Les avocats de l’accusation ont souligné qu’un rapport interne à TEPCo daté de mars 2008 avait estimé qu’un tsunami pouvait atteindre une hauteur de 15,7 m à la centrale de Fukushima daï-ichi. Les calculs étaient basés sur une mise à jour, en 2002, des prédictions gouvernementales qui aboutissaient à un séisme de magnitude 8,2 au large de Fukushima. Et puis, il y a eu le tsunami de 2004 qui avait fait de nombreuses victimes en Asie de Sud-Est, et touché des centrales nucléaires indiennes. Cela avait conduit les autorités de l’époque à appeler à un renforcement des protections contre les raz de marée. La proposition de construire une digue de protection avait été présentée à MM Takékuro et Mutô, qui n’auraient rien fait. M. Katsumata était déjà président à l’époque et était responsable de la sûreté. Ils auraient dû agir immédiatement, selon l’accusation, et n’ont rien fait. 15 m, c’est la hauteur du tsunami à la centrale de Fukushima daï-ichi en mars 2011…
En 2009, M. Katsumata a aussi assisté à une réunion lors de laquelle a été discutée la possibilité d’une vague de tsunami de 14 m de hauteur.

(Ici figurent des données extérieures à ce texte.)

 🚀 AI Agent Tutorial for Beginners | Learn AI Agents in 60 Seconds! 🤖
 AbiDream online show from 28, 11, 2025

Rappelons que la commission d’enquête parlementaire avait conclu que l’accident à la centrale de Fukushima daï-ichi était d’origine humaine car il aurait pu être évité. Lors des auditions menées dans ce cadre, M. Katsumata a assuré n’avoir pas été informé du calcul relatif à un tsunami de 15,7 m de hauteur. MM Takékuro et Mutô, en revanche, avaient admis avoir été informés.
A noter que ces trois ex-dirigeants de TEPCo ont refusé que leur témoignage devant la commission d’enquête mise en place par le gouvernement soit rendu publique. Pourtant les victimes de cette catastrophe nucléaire ont droit à connaître la vérité.

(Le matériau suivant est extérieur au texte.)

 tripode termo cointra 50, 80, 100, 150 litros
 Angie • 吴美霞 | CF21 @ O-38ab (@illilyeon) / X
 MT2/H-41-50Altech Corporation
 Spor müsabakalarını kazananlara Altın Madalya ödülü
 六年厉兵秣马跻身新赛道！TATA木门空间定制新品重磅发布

Rappelons qu’en mars dernier, le tribunal de Maebashi avait donné droit aux demandes de 137 personnes évacuées qui avaient ont saisi la justice pour obtenir une meilleure indemnisation. Le tribunal avait alors estimé que l’Etat et TEPCo avaient été négligents face à la menace d’un tsunami. Si TEPCo avait installé des générateurs diesels de secours en hauteur, l’accident aurait pu être évité. Si le gouvernement avait utilisé son pouvoir de contrôle pour imposer des mesures de protection à TEPCo, l’accident aurait pu être évité. C’était la première fois qu’un tribunal reconnaissait la responsabilité de l’Etat dans la catastrophe nucléaire. TEPCo et l’Etat ont fait appel.
Tôt ce matin, environ 700 personnes faisaient la queue pour pouvoir assister au procès mais seulement 54 ont pu entrer. Le procès devrait durer un an environ et les trois anciens dirigeants risquent jusqu’à 5 ans de prison ou une amende pouvant s’élever jusqu’à un million de yens.